One day, long from now, we’ll be telling stories to our grandkids. … “Back in my day, we had smartphones the size of small tablets. We put them in our pockets, we put them up to our ears. Nothing like what you kids have today.”
Whether our grandkids will be using smartphones the size of large tablets or attached to glasses or shoved into watches — or embedded directly into their brains — remains to be seen. (Personally, I’d expect some sort of seismic shift long before then.) But one trend became apparently around 2010 and 2011: small phones were done for.
A few experimented — the old Sony Xperia Mini comes to mind — but we quickly saw phones hit 4 inches. Then 4.3 inches. Then 4.5 and 4.7 inches. Now 5 inches — and even a little bigger — is the norm for a smartphone not named iPhone. The HTC One Mini? 4.3 inches is the new “mini.”
Then came the Samsung Galaxy Note. Huge at the time — 5.3 inches?! — but rather pedestrian by today’s standards. The Note ushered in the age of the “phablet,” a horrible name (that no self-respecting smartphone nerd actually uses) for some that’s more than a smartphone but not quite a tablet. Since 2011, we’ve seen the likes of the Note 2 (5.5 inches) and 3 (5.7 inches). And other manufacturers followed suit, like LG with the Optimus G Pro (5.5 inches), Sony with the Xperia Z Ultra (6.4 inches!) and Samsung with the Galaxy Mega 5.8 and 6.3.

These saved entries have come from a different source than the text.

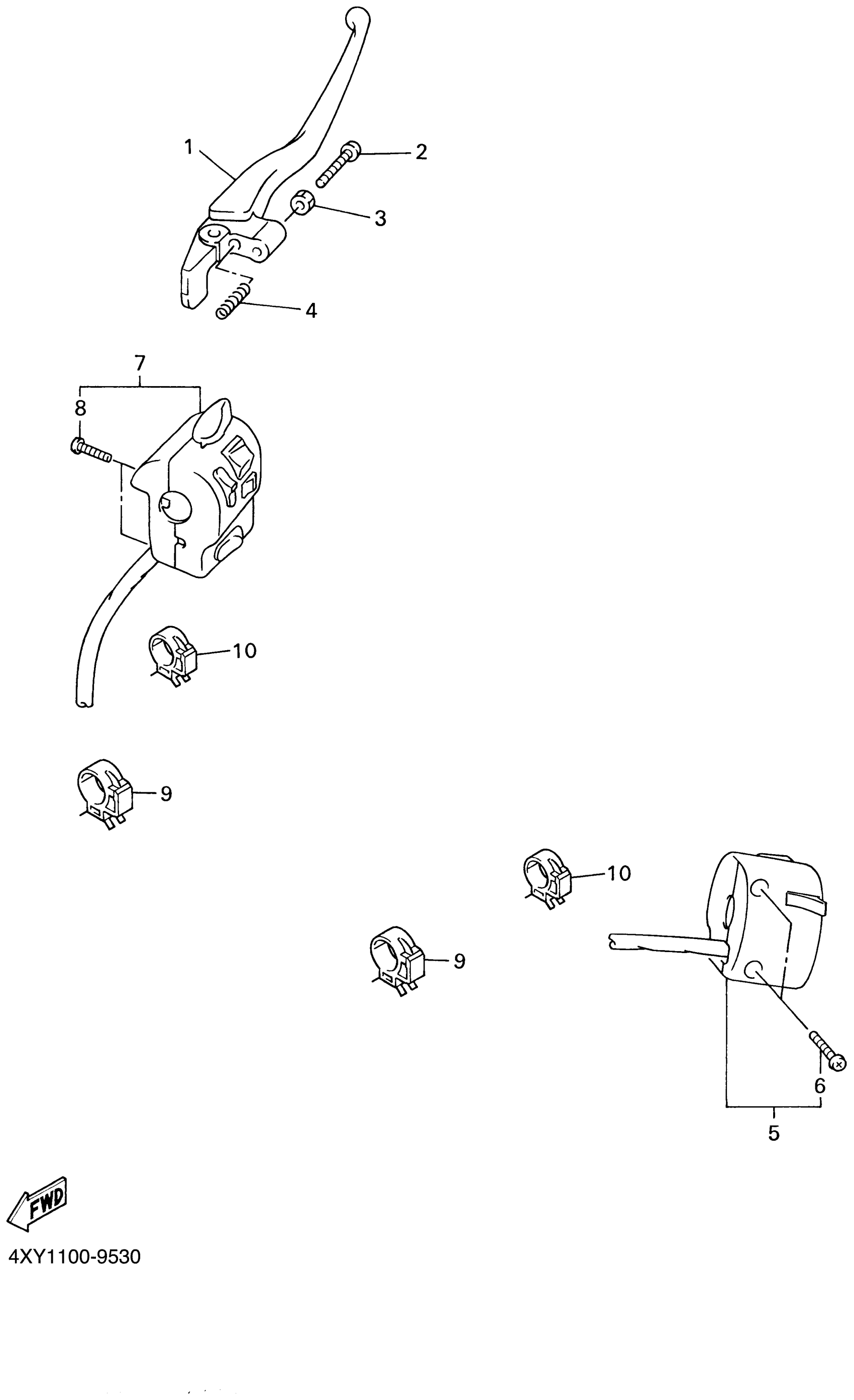 1
2
3
4
7
8
10
9
10
9
6
5
FWD
4XY1100-9530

Screen size alone does not a phablet make.
It’s gotten to be a bit much. But that’s not to say these oversized phones haven’t been popular — and that’s not to say they haven’t added something to the ecosystem. In fact, screen size alone does not a phablet make, we’d argue. (And that’s another reason the word “phablet” is kind of dumb.) The good ones add something, be it pen input or pen input or … well, more often than not, they’ve added some sort of pen input.

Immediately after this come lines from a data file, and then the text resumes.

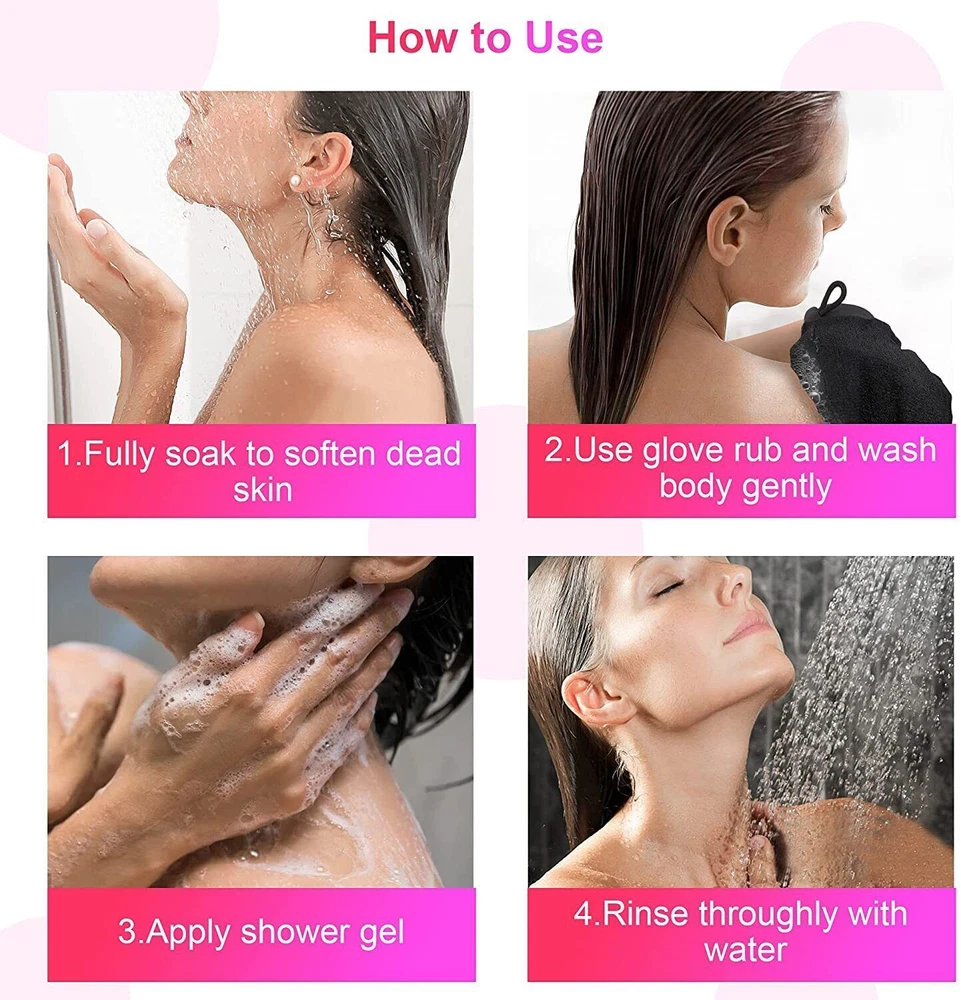 How to Use

1.Fully soak to soften dead skin

2.Use glove rub and wash body gently

3.Apply shower gel

4.Rinse throughly with water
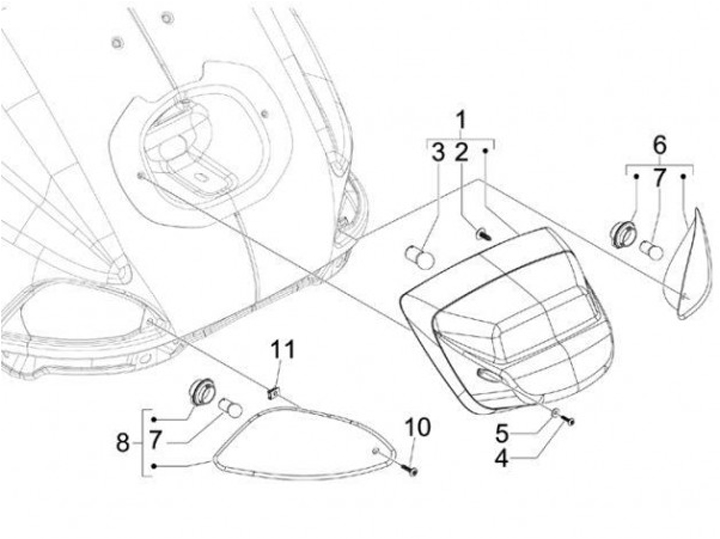 1
3 2
6
7
11
8 7
10
5
4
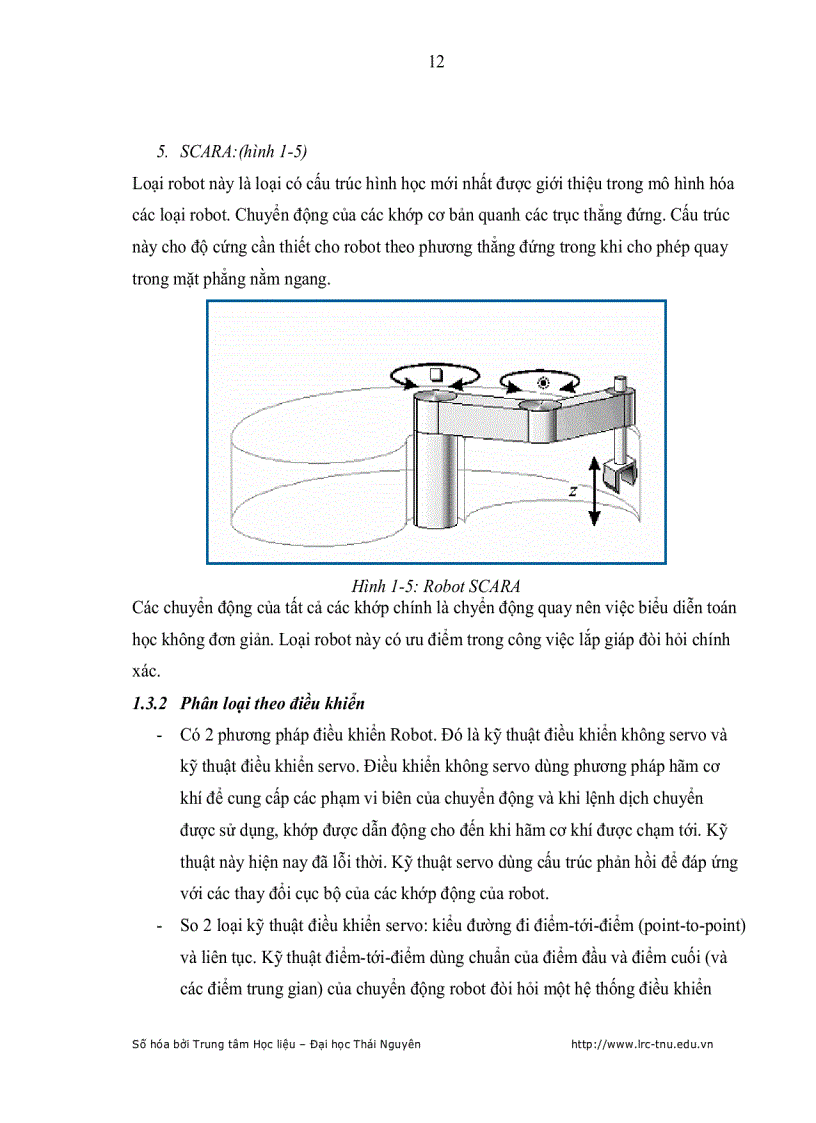 12

5. SCARA:(hình 1-5)

Loại robot này là loại có cấu trúc hình học mới nhất được giới thiệu trong mô hình hóa các loại robot. Chuyển động của các khớp cơ bản quanh các trục thẳng đứng. Cấu trúc này cho độ cứng cần thiết cho robot theo phương thẳng đứng trong khi cho phép quay trong mặt phẳng nằm ngang.

z

Hình 1-5: Robot SCARA

Các chuyển động của tất cả các khớp chính là chyển động quay nên việc biểu diễn toán học không đơn giản. Loại robot này có ưu điểm trong công việc lắp giáp đòi hỏi chính xác.

1.3.2 Phân loại theo điều khiển

- Có 2 phương pháp điều khiển Robot. Đó là kỹ thuật điều khiển không servo và kỹ thuật điều khiển servo. Điều khiển không servo dùng phương pháp hãm cơ khí để cung cấp các phạm vi biên của chuyển động và khi lệnh dịch chuyển được sử dụng, khớp được dẫn động cho đến khi hãm cơ khí được chạm tới. Kỹ thuật này hiện nay đã lỗi thời. Kỹ thuật servo dùng cấu trúc phản hồi để đáp ứng với các thay đổi cục bộ của các khớp động của robot.

- So 2 loại kỹ thuật điều khiển servo: kiểu đường đi điểm-tới-điểm (point-to-point) và liên tục. Kỹ thuật điểm-tới-điểm dùng chuẩn của điểm đầu và điểm cuối (và các điểm trung gian) của chuyển động robot đòi hỏi một hệ thống điều khiển

Số hóa bởi Trung tâm Học liệu – Đại học Thái Nguyên http://www.lrc-tnu.edu.vn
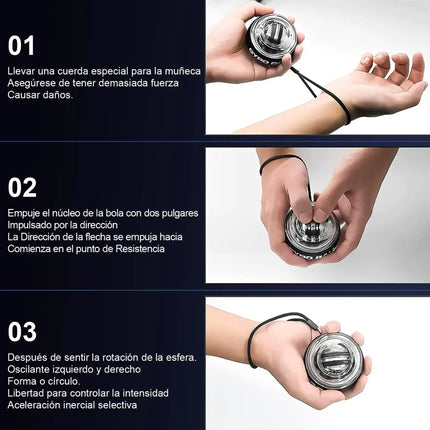 01

Llevar una cuerda especial para la muñeca
Asegúrese de tener demasiada fuerza
Causar daños.

02

Empuje el núcleo de la bola con dos pulgares
Impulsado por la dirección
La Dirección de la flecha se empuja hacia
Comienza en el punto de Resistencia

03

Después de sentir la rotación de la esfera.
Oscilante izquierdo y derecho
Forma o círculo.
Libertad para controlar la intensidad
Aceleración inercial selectiva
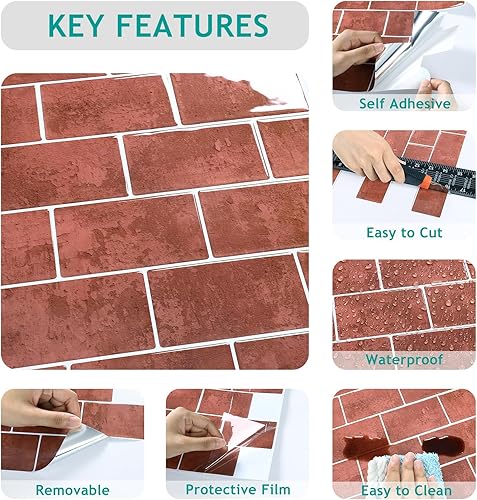 KEY FEATURES

Self Adhesive

Easy to Cut

Waterproof

Removable

Protective Film

Easy to Clean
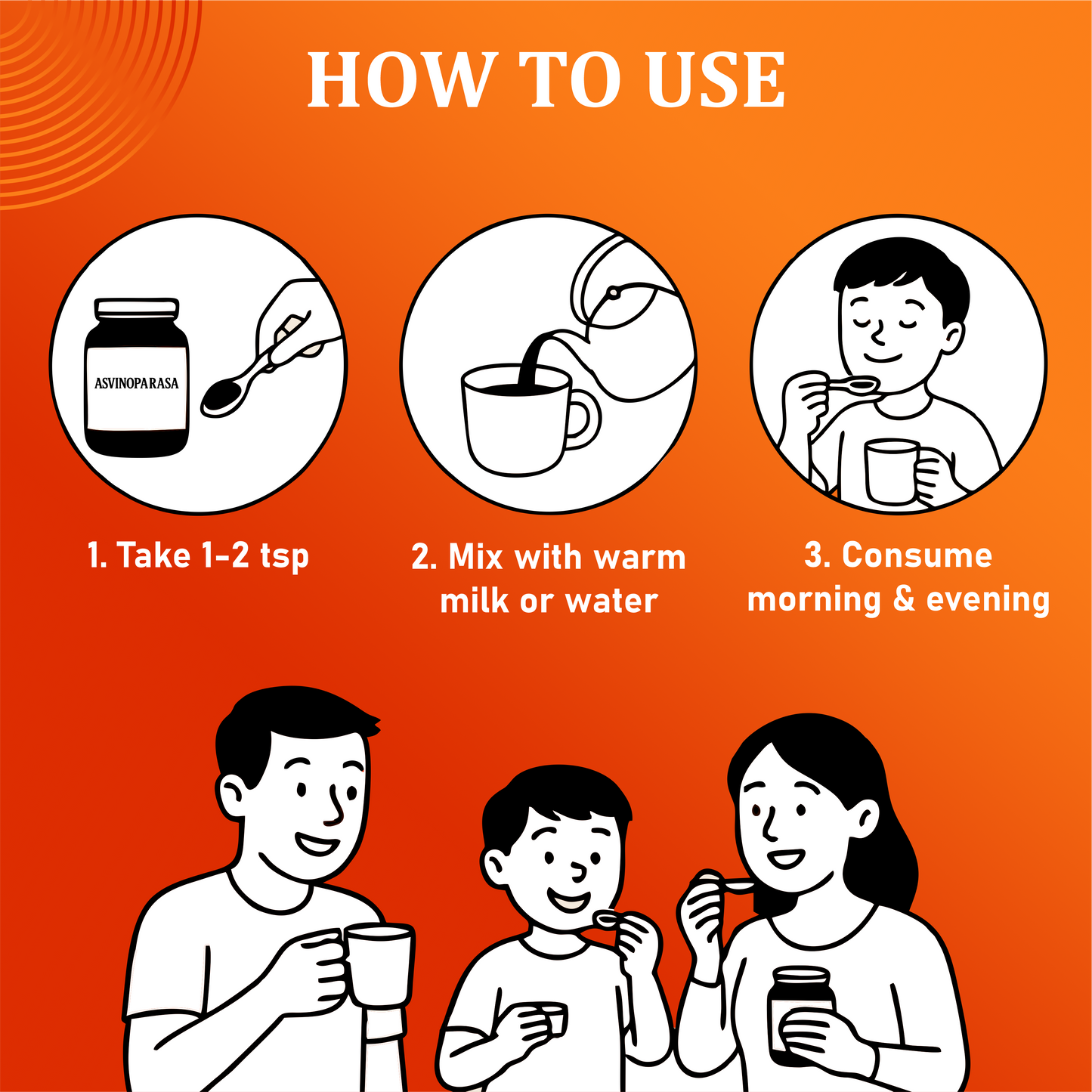 HOW TO USE

ASVINOPARASA

1. Take 1-2 tsp

2. Mix with warm milk or water

3. Consume morning & evening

None of this has really answered the question, though. Who are these monstrosities — these freak-of-nature phones — best for? The answer is an unexciting “Anyone.” At the end of the day, they’re no different than any other smartphones, oversized or not. Different sizes, different features. Different strokes for different folks.
Are phablets truly deserving of their own product category?